Set task:
Lay out the lines below as a numbered list, dropping any blank lines.

Stored items:
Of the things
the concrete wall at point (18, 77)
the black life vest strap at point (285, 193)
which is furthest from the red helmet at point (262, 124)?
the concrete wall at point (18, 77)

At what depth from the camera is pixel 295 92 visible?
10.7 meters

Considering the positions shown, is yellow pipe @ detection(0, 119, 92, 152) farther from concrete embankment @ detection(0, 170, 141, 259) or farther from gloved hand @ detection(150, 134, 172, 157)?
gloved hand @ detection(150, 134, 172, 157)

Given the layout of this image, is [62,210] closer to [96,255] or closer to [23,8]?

Answer to the task:
1. Of the things
2. the concrete wall at point (18, 77)
3. the black life vest strap at point (285, 193)
4. which is furthest from the red helmet at point (262, 124)?
5. the concrete wall at point (18, 77)
6. At what depth from the camera is pixel 295 92 visible?
7. 10.7 meters
8. Considering the positions shown, is yellow pipe @ detection(0, 119, 92, 152) farther from concrete embankment @ detection(0, 170, 141, 259) or farther from gloved hand @ detection(150, 134, 172, 157)?
9. gloved hand @ detection(150, 134, 172, 157)
10. Given the layout of this image, is [62,210] closer to [96,255] or closer to [23,8]?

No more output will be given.